Records supplied:
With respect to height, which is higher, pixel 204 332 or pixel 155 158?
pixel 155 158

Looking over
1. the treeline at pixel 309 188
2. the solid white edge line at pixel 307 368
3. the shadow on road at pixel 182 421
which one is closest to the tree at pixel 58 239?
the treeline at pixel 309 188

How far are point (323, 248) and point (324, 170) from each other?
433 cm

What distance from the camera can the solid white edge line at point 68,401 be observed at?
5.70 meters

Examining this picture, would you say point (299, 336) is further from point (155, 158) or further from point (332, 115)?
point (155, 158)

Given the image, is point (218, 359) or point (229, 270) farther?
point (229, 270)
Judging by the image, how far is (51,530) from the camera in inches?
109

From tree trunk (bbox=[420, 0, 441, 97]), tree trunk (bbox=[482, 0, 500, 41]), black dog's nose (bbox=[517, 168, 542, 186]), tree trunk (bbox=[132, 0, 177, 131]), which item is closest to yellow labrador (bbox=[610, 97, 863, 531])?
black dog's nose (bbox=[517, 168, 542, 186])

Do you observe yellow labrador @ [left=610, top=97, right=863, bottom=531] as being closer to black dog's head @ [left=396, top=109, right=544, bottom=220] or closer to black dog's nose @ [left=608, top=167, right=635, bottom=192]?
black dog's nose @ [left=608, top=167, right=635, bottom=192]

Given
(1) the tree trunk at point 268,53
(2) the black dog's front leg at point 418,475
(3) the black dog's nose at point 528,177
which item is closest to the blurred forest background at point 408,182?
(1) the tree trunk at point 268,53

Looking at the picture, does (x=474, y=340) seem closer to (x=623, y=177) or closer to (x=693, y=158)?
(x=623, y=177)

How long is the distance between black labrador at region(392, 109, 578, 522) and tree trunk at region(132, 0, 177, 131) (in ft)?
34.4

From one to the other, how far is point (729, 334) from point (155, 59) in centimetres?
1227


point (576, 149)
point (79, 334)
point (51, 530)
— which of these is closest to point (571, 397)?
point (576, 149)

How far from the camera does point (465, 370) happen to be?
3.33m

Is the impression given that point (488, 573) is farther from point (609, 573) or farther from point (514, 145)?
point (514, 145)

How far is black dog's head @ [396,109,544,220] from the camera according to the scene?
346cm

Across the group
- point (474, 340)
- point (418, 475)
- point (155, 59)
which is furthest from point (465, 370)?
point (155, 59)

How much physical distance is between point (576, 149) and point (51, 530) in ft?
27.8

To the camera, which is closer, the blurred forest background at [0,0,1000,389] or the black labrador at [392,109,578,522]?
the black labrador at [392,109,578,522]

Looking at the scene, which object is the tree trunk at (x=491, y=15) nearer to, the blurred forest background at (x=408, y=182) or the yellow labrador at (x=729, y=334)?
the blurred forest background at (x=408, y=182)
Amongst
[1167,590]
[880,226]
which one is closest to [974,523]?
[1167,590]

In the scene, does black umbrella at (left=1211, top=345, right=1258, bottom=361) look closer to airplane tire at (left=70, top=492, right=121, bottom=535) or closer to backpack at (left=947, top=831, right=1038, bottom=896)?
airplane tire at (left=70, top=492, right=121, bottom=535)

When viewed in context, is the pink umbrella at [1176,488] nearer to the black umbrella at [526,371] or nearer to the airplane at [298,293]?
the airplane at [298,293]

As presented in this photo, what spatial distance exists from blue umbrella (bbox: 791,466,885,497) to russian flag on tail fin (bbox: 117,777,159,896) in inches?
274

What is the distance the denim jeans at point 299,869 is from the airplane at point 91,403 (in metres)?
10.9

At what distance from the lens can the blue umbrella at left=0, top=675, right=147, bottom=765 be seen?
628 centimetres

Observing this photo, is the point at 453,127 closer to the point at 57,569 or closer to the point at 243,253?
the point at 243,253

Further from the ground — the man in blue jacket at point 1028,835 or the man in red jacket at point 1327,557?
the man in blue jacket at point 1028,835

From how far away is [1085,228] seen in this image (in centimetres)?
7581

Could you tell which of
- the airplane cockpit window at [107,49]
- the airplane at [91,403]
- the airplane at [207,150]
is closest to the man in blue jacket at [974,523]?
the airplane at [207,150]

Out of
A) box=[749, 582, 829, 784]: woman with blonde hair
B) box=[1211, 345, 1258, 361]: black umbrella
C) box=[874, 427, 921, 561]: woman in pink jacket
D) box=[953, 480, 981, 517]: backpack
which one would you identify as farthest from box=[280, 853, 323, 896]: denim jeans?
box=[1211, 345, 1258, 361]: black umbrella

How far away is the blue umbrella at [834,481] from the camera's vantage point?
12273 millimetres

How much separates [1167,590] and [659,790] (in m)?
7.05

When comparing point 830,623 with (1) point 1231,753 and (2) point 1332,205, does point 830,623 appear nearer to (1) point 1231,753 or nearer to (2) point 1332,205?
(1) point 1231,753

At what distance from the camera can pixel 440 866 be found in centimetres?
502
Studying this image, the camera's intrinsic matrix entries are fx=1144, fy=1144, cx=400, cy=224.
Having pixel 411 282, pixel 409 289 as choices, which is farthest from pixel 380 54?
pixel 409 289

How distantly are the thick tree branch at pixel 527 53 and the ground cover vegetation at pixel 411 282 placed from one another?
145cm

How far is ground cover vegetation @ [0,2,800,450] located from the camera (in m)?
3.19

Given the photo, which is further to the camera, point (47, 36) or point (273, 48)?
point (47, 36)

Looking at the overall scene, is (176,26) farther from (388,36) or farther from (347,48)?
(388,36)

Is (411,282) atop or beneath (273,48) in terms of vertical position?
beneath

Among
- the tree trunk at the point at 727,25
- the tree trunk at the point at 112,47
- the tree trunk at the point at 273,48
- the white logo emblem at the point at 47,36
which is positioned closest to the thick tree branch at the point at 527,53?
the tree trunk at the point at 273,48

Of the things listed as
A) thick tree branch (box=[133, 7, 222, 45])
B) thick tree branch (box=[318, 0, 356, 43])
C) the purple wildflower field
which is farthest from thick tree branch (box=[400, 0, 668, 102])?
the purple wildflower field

Given task: Count how many lines above contain the string "Looking", and reply with only that number.

Expected answer: 4